*Task statement*
Copy everything from the line containing "Surveying the person" down to the line containing "which is nearest to (303,118)?", reproducing those lines verbatim and nothing else.

*Records for the exercise*
--
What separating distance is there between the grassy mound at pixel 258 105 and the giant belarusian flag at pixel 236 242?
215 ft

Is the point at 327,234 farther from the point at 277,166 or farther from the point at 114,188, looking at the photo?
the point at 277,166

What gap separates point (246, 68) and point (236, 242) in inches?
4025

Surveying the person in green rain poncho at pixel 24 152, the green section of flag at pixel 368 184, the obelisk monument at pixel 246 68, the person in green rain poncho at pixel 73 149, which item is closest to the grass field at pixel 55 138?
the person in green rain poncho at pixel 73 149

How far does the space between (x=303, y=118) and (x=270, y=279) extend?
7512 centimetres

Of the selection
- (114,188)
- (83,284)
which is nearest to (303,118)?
--
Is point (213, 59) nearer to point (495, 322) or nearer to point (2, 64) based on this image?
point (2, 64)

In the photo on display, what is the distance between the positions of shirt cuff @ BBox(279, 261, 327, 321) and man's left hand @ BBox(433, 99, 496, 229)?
--
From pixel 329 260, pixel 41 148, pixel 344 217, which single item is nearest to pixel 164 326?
--
*Answer to the task*
Surveying the person in green rain poncho at pixel 24 152, the green section of flag at pixel 368 184, the obelisk monument at pixel 246 68, the person in green rain poncho at pixel 73 149, which item is closest to the grass field at pixel 55 138?
the person in green rain poncho at pixel 73 149

How far does the space between (x=303, y=118) and (x=270, y=279) extend?
7512 centimetres

Of the selection
- (114,188)
- (83,284)
which is nearest to (303,118)?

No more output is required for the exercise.